Meshcam laptop minimum recommendations

(Terry Morris) #1

Sorry in advance for the long winded explanation and question

I am a Mac user and MeshCam (to be called MC for the rest of this) V6 is not compatible with modern Mac OS as it crashes on every tool path creation. I was told by them to try V7 (beta) but while I found V6 fairly easy to follow (intuitive GUI and buttons) V7 is a mess and things are named differently so there is no direct correlation between the 2. I was able to find may videos online for V6 that got me up and running fairly quickly but again it crashes every time I hit create a tool path. No instructions anywhere for V7 yet and no videos (that surprised me). And it just seems like a lot of stuff is missing (or hidden) in V7. Mind you one of the reasons I purchased my Nomad over others was this great 3D program it came with for free that was suppose to work on my machine.

So I asked the folks at Meshcam about this and I gave a very specific scenario I was trying to create for a project and I got an email asking for the STL file and they offered to “work up a quick little video for you” and I thought that’s great, at least it’s a start but several emails and weeks later nothing… No reply back to any of my other emails, no video no instructions… No help at all. They could have at least said “its been busy but we are working on it” sort of thing. I mean they made it sound like it would be to me in a few days or so.

So while I hate to do it I might consider buying a small laptop just to run MC V6 if I can find out what will run it properly. Will a Chromebook work? or a Surface?? or what?

I have used Windows in the past a little I just really prefer the Mac OS.

(William Adams) #2

Very sorry to hear about this difficulty.

The system requirements for MeshCAM should be much the same as for Carbide Create/Motion:

Have you considered using Boot Camp or Parallels?
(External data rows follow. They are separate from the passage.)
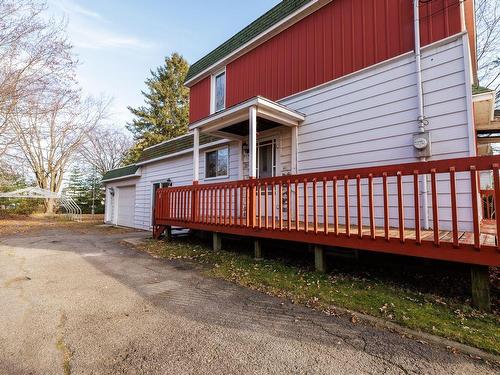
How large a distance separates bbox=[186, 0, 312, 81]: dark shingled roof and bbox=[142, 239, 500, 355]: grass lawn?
6295 millimetres

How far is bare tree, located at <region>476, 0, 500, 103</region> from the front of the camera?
12.5 metres

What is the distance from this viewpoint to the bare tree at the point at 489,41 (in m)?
12.5

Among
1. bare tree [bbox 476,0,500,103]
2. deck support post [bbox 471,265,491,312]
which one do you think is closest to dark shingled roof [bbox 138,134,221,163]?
deck support post [bbox 471,265,491,312]

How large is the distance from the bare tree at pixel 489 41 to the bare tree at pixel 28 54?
62.8 ft

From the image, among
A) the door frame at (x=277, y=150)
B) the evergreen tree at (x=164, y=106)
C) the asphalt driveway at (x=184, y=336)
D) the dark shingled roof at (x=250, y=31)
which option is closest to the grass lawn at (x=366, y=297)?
the asphalt driveway at (x=184, y=336)

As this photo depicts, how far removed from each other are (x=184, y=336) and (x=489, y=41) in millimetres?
18529

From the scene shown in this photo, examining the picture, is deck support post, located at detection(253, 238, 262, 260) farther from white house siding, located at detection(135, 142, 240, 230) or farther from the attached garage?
the attached garage

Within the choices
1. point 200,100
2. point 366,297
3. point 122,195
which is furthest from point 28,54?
point 366,297

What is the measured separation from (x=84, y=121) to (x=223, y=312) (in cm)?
2724

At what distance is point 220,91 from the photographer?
31.1ft

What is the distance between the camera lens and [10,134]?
522 inches

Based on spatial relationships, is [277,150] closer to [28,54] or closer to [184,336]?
[184,336]

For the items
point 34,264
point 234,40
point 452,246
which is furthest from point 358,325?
point 234,40

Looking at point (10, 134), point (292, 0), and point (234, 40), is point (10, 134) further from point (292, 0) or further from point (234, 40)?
point (292, 0)
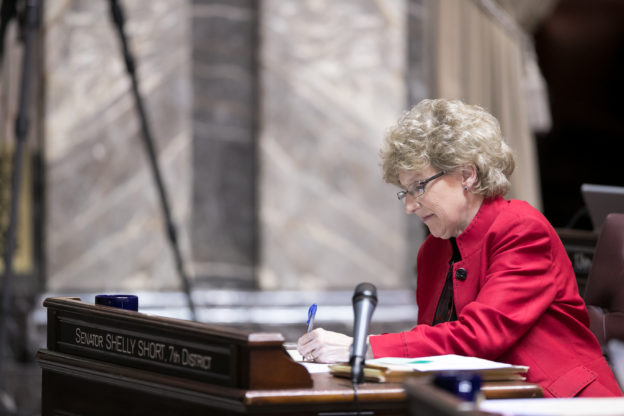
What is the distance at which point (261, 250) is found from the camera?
16.3 feet

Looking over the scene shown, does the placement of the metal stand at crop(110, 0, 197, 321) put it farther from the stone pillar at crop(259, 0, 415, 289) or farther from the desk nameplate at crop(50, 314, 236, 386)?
the desk nameplate at crop(50, 314, 236, 386)

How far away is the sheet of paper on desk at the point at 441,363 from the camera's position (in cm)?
166

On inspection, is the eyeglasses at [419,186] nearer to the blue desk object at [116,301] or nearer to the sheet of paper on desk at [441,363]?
the sheet of paper on desk at [441,363]

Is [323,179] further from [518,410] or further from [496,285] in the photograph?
[518,410]

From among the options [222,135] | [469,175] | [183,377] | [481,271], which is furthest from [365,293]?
[222,135]

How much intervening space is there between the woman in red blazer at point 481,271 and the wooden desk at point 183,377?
0.76 ft

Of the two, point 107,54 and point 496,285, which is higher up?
point 107,54

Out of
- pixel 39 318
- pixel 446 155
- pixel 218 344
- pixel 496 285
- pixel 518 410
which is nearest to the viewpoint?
pixel 518 410

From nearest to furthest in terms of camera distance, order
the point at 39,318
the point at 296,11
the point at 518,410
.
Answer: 1. the point at 518,410
2. the point at 39,318
3. the point at 296,11

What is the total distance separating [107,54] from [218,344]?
11.7 ft

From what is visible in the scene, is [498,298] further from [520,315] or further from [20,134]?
[20,134]

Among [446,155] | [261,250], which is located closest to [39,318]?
[261,250]

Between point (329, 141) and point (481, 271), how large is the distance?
120 inches

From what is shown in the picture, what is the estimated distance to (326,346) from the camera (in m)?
1.83
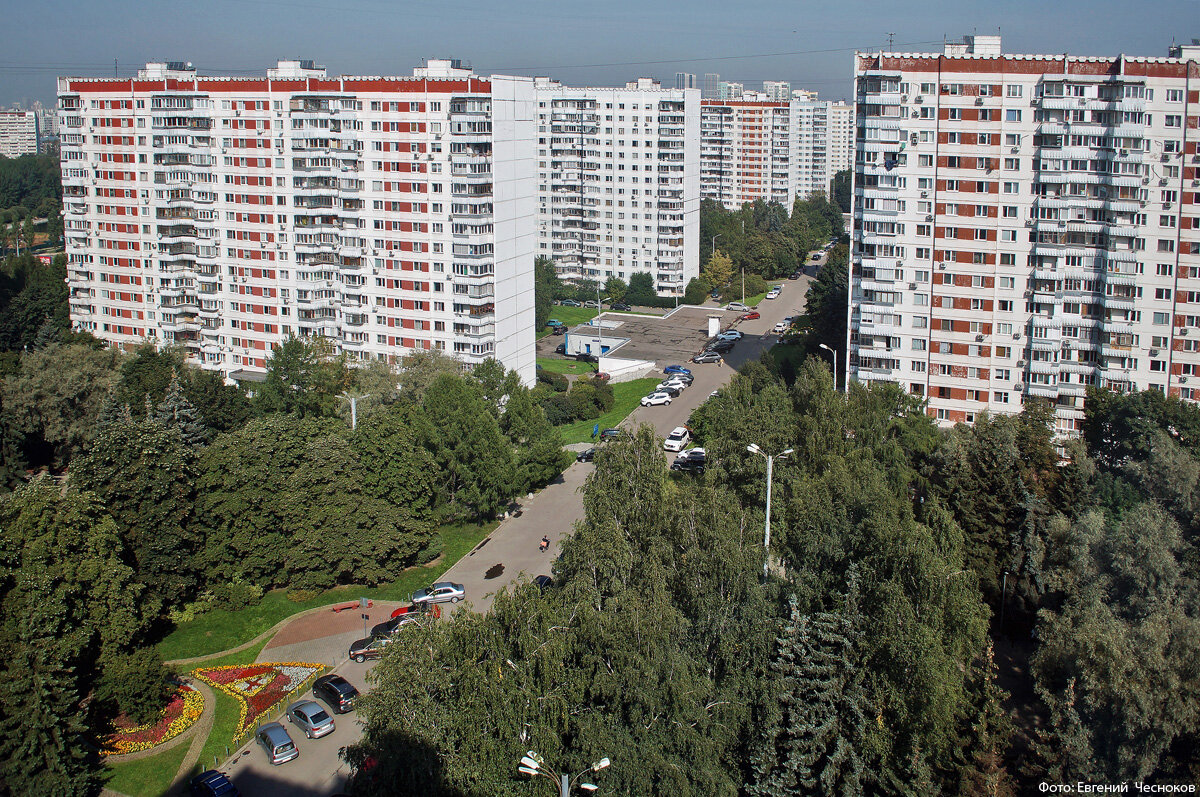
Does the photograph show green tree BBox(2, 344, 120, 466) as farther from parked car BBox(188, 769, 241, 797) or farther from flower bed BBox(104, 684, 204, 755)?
parked car BBox(188, 769, 241, 797)

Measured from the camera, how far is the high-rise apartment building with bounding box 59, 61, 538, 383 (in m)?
52.9

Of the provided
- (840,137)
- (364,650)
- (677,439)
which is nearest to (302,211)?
(677,439)

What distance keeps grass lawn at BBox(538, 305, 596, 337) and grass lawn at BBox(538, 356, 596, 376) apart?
11009mm

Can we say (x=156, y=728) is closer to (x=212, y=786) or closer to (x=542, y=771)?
(x=212, y=786)

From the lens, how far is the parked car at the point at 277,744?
27625mm

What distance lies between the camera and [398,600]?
3706cm

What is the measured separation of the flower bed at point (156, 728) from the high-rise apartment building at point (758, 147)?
105 meters

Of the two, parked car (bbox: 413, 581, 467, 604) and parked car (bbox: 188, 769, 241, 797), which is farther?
parked car (bbox: 413, 581, 467, 604)

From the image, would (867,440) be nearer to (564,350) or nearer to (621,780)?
(621,780)

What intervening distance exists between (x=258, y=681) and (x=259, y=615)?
4646 mm

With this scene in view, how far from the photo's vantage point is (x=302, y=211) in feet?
185

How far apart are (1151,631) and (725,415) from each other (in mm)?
16742

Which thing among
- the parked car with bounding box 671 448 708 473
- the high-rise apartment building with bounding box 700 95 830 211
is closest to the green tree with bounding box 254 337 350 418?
the parked car with bounding box 671 448 708 473

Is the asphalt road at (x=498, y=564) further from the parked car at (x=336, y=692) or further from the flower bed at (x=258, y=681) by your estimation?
the flower bed at (x=258, y=681)
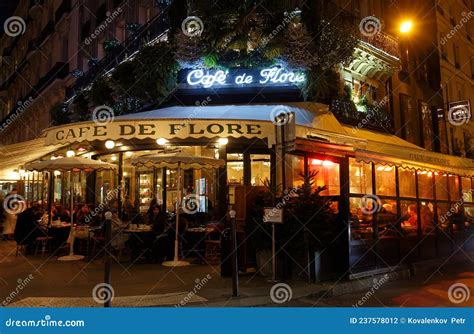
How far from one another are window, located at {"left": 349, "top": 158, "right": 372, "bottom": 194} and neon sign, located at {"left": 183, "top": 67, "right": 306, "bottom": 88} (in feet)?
11.8

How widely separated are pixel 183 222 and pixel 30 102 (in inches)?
819

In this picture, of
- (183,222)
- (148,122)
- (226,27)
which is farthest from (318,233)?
(226,27)

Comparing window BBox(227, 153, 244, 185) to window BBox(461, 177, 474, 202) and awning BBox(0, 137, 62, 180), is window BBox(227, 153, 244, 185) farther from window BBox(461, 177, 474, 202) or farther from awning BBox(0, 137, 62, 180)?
window BBox(461, 177, 474, 202)

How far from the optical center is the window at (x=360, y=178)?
10.0 m

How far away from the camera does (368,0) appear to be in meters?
17.7

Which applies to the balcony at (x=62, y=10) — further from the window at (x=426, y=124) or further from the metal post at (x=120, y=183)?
the window at (x=426, y=124)

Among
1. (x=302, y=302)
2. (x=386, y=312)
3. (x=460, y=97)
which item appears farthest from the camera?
(x=460, y=97)

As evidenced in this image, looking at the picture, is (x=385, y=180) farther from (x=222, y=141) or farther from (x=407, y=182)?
(x=222, y=141)

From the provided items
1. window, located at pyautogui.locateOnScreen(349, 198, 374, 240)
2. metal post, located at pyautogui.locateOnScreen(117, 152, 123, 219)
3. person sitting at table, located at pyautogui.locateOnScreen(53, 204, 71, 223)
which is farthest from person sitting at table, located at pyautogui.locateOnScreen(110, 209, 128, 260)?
window, located at pyautogui.locateOnScreen(349, 198, 374, 240)

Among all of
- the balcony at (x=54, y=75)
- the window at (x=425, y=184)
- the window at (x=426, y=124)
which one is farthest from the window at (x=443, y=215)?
the balcony at (x=54, y=75)

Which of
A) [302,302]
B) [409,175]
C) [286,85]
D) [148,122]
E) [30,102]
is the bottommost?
[302,302]

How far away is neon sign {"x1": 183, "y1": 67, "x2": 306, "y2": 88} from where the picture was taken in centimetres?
1352

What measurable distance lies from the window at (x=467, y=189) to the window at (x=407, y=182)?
3712 millimetres

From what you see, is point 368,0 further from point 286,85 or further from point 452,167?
point 452,167
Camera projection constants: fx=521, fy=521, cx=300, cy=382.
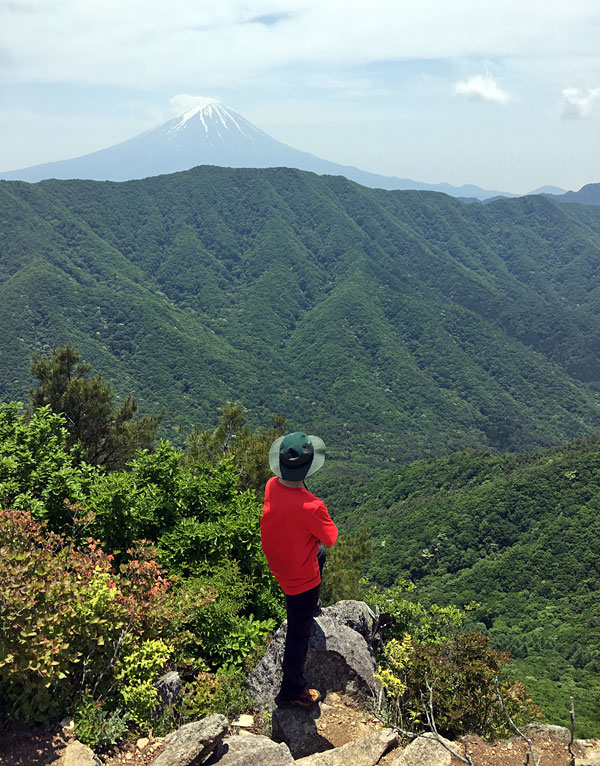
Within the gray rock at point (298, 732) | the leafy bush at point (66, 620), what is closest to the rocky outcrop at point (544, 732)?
the gray rock at point (298, 732)

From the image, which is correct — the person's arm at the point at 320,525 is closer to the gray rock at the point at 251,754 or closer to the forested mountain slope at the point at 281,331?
the gray rock at the point at 251,754

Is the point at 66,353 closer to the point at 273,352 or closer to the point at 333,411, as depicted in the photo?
the point at 333,411

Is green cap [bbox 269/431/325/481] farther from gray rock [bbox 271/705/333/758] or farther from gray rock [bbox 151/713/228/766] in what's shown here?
gray rock [bbox 271/705/333/758]

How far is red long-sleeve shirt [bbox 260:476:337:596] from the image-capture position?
506 cm

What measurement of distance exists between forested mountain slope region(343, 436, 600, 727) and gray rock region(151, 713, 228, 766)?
29858 millimetres

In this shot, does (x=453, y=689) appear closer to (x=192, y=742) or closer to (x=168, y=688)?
(x=192, y=742)

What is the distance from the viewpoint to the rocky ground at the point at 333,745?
4.08 meters

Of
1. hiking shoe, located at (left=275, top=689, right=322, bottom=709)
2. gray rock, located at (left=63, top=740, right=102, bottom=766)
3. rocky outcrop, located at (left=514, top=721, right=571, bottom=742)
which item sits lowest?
rocky outcrop, located at (left=514, top=721, right=571, bottom=742)

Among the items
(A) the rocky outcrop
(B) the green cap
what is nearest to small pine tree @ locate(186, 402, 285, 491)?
(B) the green cap

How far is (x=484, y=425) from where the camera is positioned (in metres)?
136

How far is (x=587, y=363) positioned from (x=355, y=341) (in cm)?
7616

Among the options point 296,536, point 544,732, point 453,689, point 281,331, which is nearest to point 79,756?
point 296,536

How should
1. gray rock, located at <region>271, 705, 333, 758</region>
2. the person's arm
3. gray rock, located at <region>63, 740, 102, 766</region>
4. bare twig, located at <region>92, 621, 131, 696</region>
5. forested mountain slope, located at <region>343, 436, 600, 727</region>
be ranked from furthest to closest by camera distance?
forested mountain slope, located at <region>343, 436, 600, 727</region> → gray rock, located at <region>271, 705, 333, 758</region> → the person's arm → bare twig, located at <region>92, 621, 131, 696</region> → gray rock, located at <region>63, 740, 102, 766</region>

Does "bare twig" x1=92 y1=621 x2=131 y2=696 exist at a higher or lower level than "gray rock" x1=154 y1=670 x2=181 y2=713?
higher
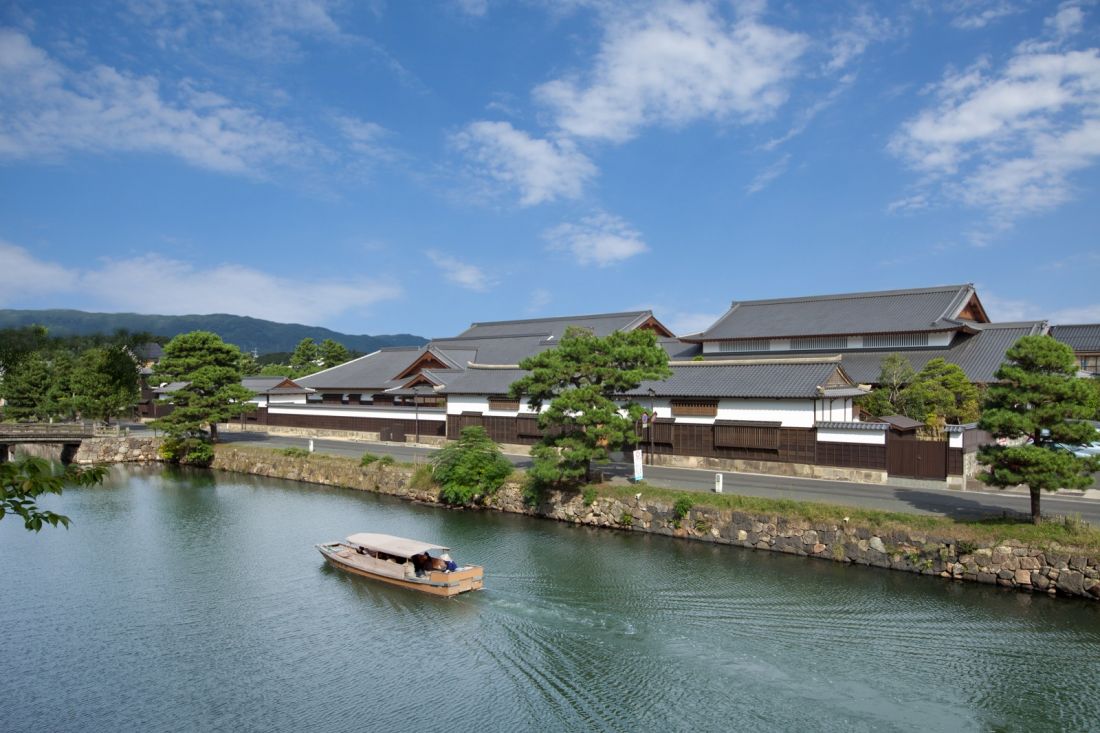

I’m afraid Chrome won’t work, since it’s only available compiled for Mac OS X/Windows. I run it occasionally on a Samsung Galaxy Book 12, and a current Surface should work well — I’d avoid the Go, since it’s a low-end machine often noted as under-performing.

(Michael Bawden) #3

Hi, I was in the same position as you, my (admittedly old) MacBook pro would crash on most tool path generations. I upgraded from 8gb to 16 gbs of 1333 MHz DDR3 memory and that improved things as long as the stls weren’t too complex. I then started to break up the jobs into 1 file for roughing another for finishing and waterline or pencil in another (if needed). I always used the manual option and started off with small or simple projects to get an idea of the time needed and if the job would actually finish. This allowed me to complete almost every tool path I asked for but it still took a long time for some projects. Eventually I bought a gov. surplus Dell optiplex i7 (as an Apple household this was considered treason and moving to the dark side) and this was not only faster but completed every job. I then enabled all the cores (4 as standard 8 is all the cores) and its about 5 times faster than my laptop. I’m now looking into converting it into a hackintosh to still have the benefits of the MacOS.
Hope this helps

(Luc) #4

I use parallel with Windows 10 on my Mac for VCarve, Inkscape and a few other programs and to be frank, it works as well if not better than on a separate minimal PC. IT is cheaper than buying but the cheapest PC that may not last very long.

The bonus is the ability of transferring data almost seamlessly between both environment. I can even cut and copy between. I was in your shoes a few months ago and was looking for a PC then decided to try parallel to run VCarve. I’m glad I did. The only downside I have is that running parallel/Windows uses my battery faster than running MacOS only so I need to recharge during the day instead of having a full day charge.